Let's fill in the details of this proof. Suppose that for some $k > r$, $Av_k \neq 0$. If $Av_k$ is linearly independent from $Av_1,\dots,Av_r$, then we are forced to conclude that $\operatorname{Im}(A)$ has dimension greater than $r$, which is what is referenced by the parenthetical remark.

However, we still need to rule out the possibility that $Av_k$ is non-zero but the set $\{Av_1,\dots,Av_r,Av_k\}$ is linearly dependent.
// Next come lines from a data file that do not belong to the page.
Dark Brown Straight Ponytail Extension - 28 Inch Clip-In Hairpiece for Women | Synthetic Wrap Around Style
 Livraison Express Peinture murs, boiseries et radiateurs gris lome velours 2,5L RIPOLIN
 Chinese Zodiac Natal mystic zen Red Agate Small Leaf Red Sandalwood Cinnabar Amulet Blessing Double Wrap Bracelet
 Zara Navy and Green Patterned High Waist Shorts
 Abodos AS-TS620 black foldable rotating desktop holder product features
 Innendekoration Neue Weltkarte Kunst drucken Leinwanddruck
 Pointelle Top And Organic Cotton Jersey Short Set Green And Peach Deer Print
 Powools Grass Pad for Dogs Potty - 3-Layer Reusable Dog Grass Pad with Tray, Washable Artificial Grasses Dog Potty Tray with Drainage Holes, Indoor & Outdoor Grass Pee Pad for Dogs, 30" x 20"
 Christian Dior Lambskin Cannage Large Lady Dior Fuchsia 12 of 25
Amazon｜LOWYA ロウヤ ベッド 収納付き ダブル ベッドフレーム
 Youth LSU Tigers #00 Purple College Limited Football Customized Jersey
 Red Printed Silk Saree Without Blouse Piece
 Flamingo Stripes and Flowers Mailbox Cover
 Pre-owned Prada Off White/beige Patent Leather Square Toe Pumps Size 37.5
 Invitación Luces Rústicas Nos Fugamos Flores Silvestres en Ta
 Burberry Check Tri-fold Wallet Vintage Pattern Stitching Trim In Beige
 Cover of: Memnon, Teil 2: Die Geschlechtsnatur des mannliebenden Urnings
It is not clear how the author of the proof intended for the reader to deduce this, but here is one approach. We begin by supposing that $Av_k = c_1 Av_1 + \cdots + c_r Av_r$ and then concluding that we much have $c_i = 0$ for all $i = 1,\dots,r$. As the author notes, the vectors $u_i = \frac 1{\sigma_i} Av_i$ form an orthonormal basis for the image of $A$. It follows that for each $i = 1,\dots,r,$ $$ Av_k = c_1 Av_1 + \cdots + c_r Av_r \implies\\ Av_k = c_1 \sigma_1 u_1 + \cdots + c_r \sigma_r u_r \implies \\ \langle Av_k, u_i \rangle = c_i \sigma_i \implies\\ c_i = \frac{\langle Av_k, u_i\rangle}{\sigma_i} = \frac{\langle v_k, A^Tu_i\rangle}{\sigma_i} = \frac{\langle v_k, A^TA v_i\rangle}{\sigma_i^2} = \langle v_k,v_i\rangle. $$ However, the fact that $v_1,\dots,v_n$ are orthonormal implies that $\langle v_k,v_i\rangle = 0$. So indeed: if $Av_k$ is a linear combination of $Av_1,\dots,Av_r$, then it must hold that $Av_k = 0$.